What is needed – Rewrite the rows below, replacing every "observer" with "viewer" and leaving everything else unchanged.

Provided material –
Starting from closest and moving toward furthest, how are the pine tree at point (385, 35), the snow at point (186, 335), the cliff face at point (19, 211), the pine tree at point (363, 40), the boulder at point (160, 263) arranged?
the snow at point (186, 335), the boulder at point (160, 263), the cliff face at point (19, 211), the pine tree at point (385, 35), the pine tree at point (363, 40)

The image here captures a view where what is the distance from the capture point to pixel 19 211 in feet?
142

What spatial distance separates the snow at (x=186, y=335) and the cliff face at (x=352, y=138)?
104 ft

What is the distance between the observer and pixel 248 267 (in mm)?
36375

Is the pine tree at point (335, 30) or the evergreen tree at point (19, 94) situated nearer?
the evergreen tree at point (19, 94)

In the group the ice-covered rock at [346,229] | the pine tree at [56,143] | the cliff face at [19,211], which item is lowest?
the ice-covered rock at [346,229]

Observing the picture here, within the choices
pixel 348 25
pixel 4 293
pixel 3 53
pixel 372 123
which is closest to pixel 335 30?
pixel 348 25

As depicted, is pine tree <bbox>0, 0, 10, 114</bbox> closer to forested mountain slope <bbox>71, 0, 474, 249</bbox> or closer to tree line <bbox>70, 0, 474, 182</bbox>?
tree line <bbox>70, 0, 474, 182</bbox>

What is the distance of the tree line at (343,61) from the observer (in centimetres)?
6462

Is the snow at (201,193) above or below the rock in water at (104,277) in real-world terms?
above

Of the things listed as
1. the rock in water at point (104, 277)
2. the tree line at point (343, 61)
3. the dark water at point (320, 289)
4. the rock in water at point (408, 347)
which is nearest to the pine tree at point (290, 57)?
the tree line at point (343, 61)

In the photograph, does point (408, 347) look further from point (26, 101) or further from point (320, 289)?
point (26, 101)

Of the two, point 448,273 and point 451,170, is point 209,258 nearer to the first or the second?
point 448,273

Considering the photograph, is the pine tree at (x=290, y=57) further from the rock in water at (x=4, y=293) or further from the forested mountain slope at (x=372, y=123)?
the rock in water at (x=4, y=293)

Problem solution –
Starting from closest and moving toward furthest, how are the pine tree at point (385, 35), the snow at point (186, 335), the cliff face at point (19, 211), the pine tree at point (363, 40), the boulder at point (160, 263) arranged?
the snow at point (186, 335), the boulder at point (160, 263), the cliff face at point (19, 211), the pine tree at point (385, 35), the pine tree at point (363, 40)

The image here captures a view where what is the distance from the capture point to pixel 19 211 in feet?
142

What spatial distance separates the snow at (x=186, y=335) and the cliff face at (x=352, y=138)?
104 ft

What is the distance between the viewer and pixel 248 267 (in mm)?
36375

Is the pine tree at point (335, 30) or the evergreen tree at point (19, 94) situated nearer?
the evergreen tree at point (19, 94)

In the group the ice-covered rock at [346,229] | the pine tree at [56,143] | the cliff face at [19,211], which item is lowest?
the ice-covered rock at [346,229]

Observing the picture here, within the choices
pixel 348 25
pixel 4 293
pixel 3 53
pixel 372 123
which is closest to pixel 335 30?
pixel 348 25

As depicted, is pine tree <bbox>0, 0, 10, 114</bbox> closer to forested mountain slope <bbox>71, 0, 474, 249</bbox> or closer to tree line <bbox>70, 0, 474, 182</bbox>?
tree line <bbox>70, 0, 474, 182</bbox>

What is the distance of the tree line at (343,61) from the viewer (in centimetres)?
6462

Is the snow at (201,193) above or below the rock in water at (104,277) in real-world terms?
above

Of the things listed as
1. the rock in water at point (104, 277)
2. the tree line at point (343, 61)
3. the dark water at point (320, 289)
4. the rock in water at point (408, 347)
which is nearest to the pine tree at point (290, 57)?
the tree line at point (343, 61)

In the photograph, does point (408, 347) look further from point (26, 101) or further from point (320, 289)?
point (26, 101)

Of the two, point 448,273 and point 451,170, is point 209,258 nearer to the first or the second?
point 448,273

Considering the photograph, is the pine tree at (x=290, y=57) further from the rock in water at (x=4, y=293) or further from the forested mountain slope at (x=372, y=123)?
the rock in water at (x=4, y=293)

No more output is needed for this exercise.